Sailing Home problem
"As the captain of a sailboat, you have been given the task of sailing to Faraway Island for some nutmeg and then sailing safely home. You reach for your trusted chart to plot the route. The chart, as shown below, shows your current location (point A), the location of Faraway Island (point B), and indications of how the wind is blowing. You have a motor on board, but you'd really like to take advantage of the wind wherever possible, even if that means a somewhat circuitous journey."
And so opens the annual MATLAB Online Programming contest held by the MathWorks. The Sailing Home competition (Fig. 1) was won by Andre Ricardo Fioravanti, PhD Candidate, Institut National de Recherche en Informatique et en Automatique, with his entry, Lost Sailor Final5.
What caught my eye was how this competition was run. It was much different than the typical tech competition where each participant has a single, final submission. Instead, multiple entries are submitted by individuals. An entry cannot be changed once submitted but subsequent entries can be based on anyone's prior work. A new entry based on an existing entry will be better only if its score is better. There was a limited time that entries could be submitted and reviewed.
The contest is clearly designed to highlight Matlab. Entries could not utilize Java, ActiveX and a host of other Matlab features but the core computational capabilities where there. Essentially the contest was designed to provide a level playing field.
I had a chance to talk with Andre about the competition and how it was different from other events.
Wong: Tell us a little about the MATLAB Online Programming contest you just won. What was the challenge this time?

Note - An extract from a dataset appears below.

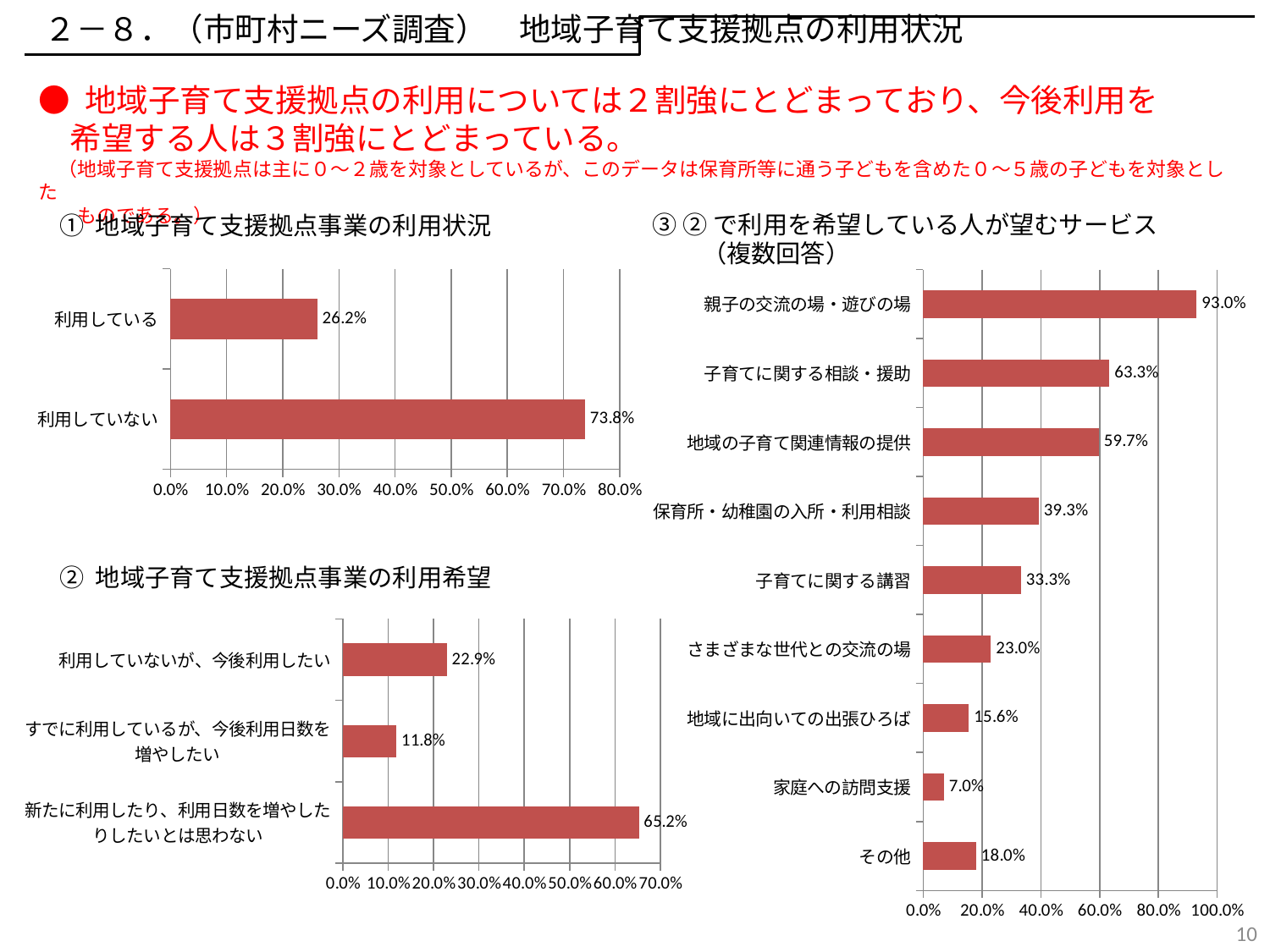
In chart ③ ②で利用を希望している人が望むサービス, what is the value for 親子の交流の場・遊びの場? 93.0% In chart ③ ②で利用を希望している人が望むサービス, which category has the lowest value? 家庭への訪問支援 In chart ① 地域子育て支援拠点事業の利用状況, what is the value for 利用していない? 73.8% In chart ① 地域子育て支援拠点事業の利用状況, what is the value for 利用している? 26.2% In chart ③ ②で利用を希望している人が望むサービス, which is larger: 子育てに関する相談・援助 or 地域の子育て関連情報の提供? 子育てに関する相談・援助 In chart ① 地域子育て支援拠点事業の利用状況, what is the difference between 利用していない and 利用している? 47.6% What type of chart is chart ① 地域子育て支援拠点事業の利用状況? bar chart In chart ② 地域子育て支援拠点事業の利用希望, which category has the lowest value? すでに利用しているが、今後利用日数を増やしたい In chart ② 地域子育て支援拠点事業の利用希望, what is the value for 利用していないが、今後利用したい? 22.9% In chart ③ ②で利用を希望している人が望むサービス, how many categories are shown? 9 In chart ② 地域子育て支援拠点事業の利用希望, how many categories are shown? 3 In chart ③ ②で利用を希望している人が望むサービス, what is the value for その他? 18.0%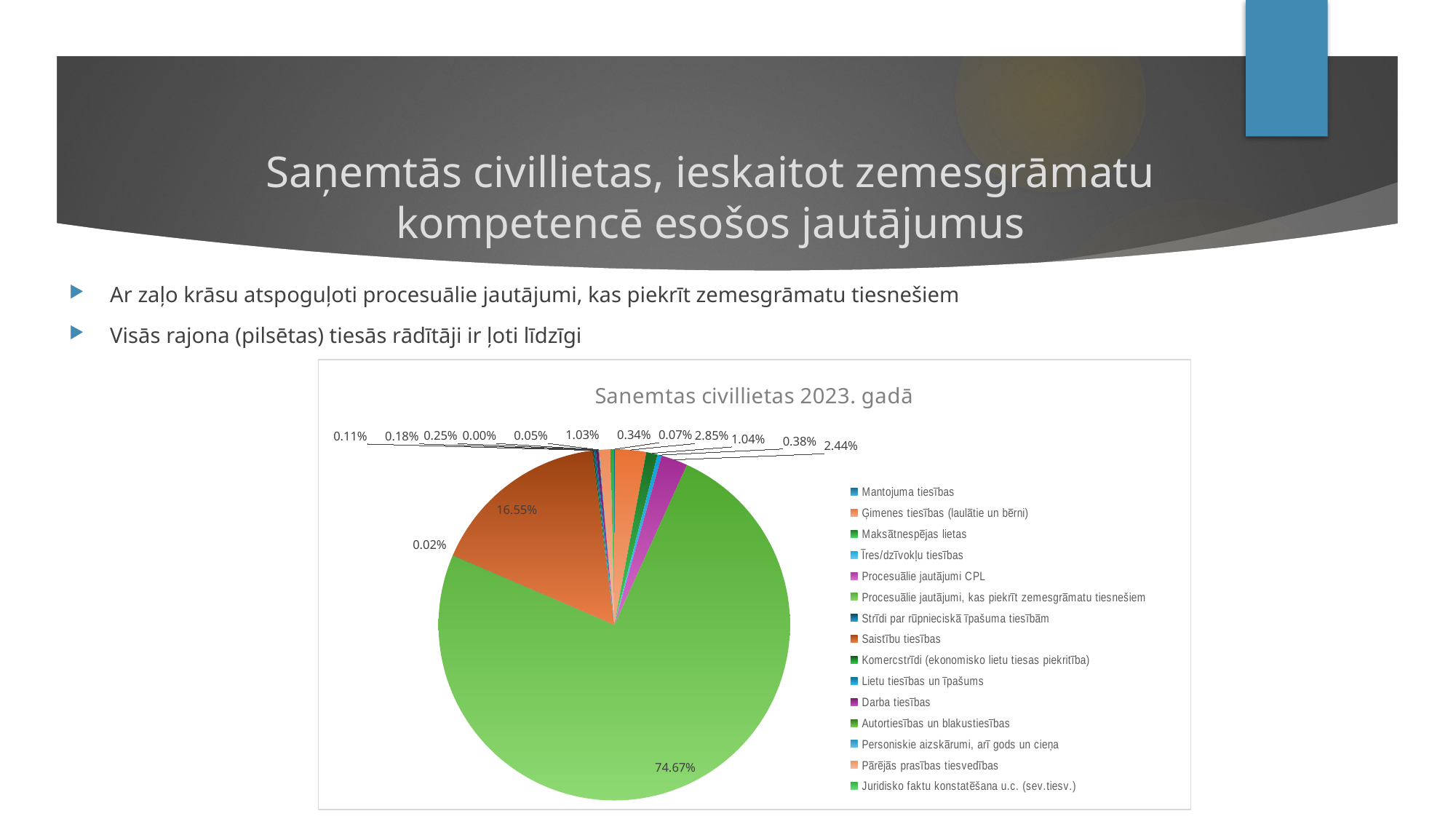
What is the second-largest percentage shown on the pie chart? 16.55% What type of chart is shown on the slide? pie chart What is the share of the pie for Saistību tiesības? 16.55% What is the title of the chart? Sanemtas civillietas 2023. gadā What is the largest percentage shown on the pie chart? 74.67% How many slices (data labels) does the pie chart have? 15 Which legend category corresponds to the largest slice of the pie? Procesuālie jautājumi, kas piekrīt zemesgrāmatu tiesnešiem Which is larger: the slice labelled 16.55% or the slice labelled 2.85%? 16.55% What is the smallest percentage label shown on the pie chart? 0.00% Is the largest slice of the pie greater or less than 50%? greater What is the difference between the largest slice (74.67%) and the second-largest slice (16.55%)? 58.12% How many entries does the chart legend list? 15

Fioravanti: The motivation of the problem was about a sailor who needed to go to some island and come back home in a sailboat, using the wind as much as possible and the motor as few as possible. The wind chart was given to plan your route, and you were scored accordingly to how far you passed through that island, how far home you finished and how much fuel you used in order to change the natural motion provided by the winds. Time of execution of your program and complexity of the code were also taken into account.
Wong: How do you address the problem?
Fioravanti: Having background in dynamical systems, I modeled the dynamics, the control inputs and the cost of a solution in a pure mathematical way. Although this was quite straightforward, the problem itself was far from being a "standard" one, and it became soon clear that it was not the best approach. This was still in 'darkness' phase, which is the part when you cannot see the codes nor the score of the submissions. The second phase is called 'twilight', when we can see the scores but not the codes themselves. It was impressive to see the quality of the results that some people had already obtained with no feedback of their own score. At this point, you just wish to arrive to the 'daylight' phase, when all codes are finally opened. And to further see the spirit of cooperation of this competition, Nicholas Howe, the winner of both the darkness and twilight phases, posted a text explaining all the details of his best submission.
Wong: This competition is a bit different than most because cooperation and using other people’s solution is encouraged. What approach did you take?
Fioravanti: Getting into the daylight phase changes completely the game. Now you have some good code to use as a starting point and you have almost immediate feedback for all your ideas. Most of the time people are searching to tune all the open parameters, or merging in the same code different algorithms and trying to choose the best one to use for each particular set of entries. But eventually (and it is not rare) a new idea comes, gets a high score, and everything restarts in order to incorporate this new code and optimize all the parameters again. It is really dynamic.
Wong: Did your approach change throughout the competition?
Fioravanti: As you might have noticed, it is hard to claim 'property' of your ideas. Once you tested it, and it is successful, it will be reused, reshaped and optimized. So, close to the end game, you tend to keep your final ideas with you, and just test it in the final minutes. The problem is that most of the competitors are doing exactly the same thing, which makes it exciting and unpredictable.
Wong: What did you learn from this competition?
Fioravanti: As you have access to the code of plenty of people trying to solve the exact same problem, we are able see different implementations of the same idea, which can easily teach some new coding techniques. Even more important is to see how fast the score improves once the cooperation starts. This contest is unique in the sense of exploring this cooperation/competition contrast, and it might be interesting to see how well it can be applied in other scenarios.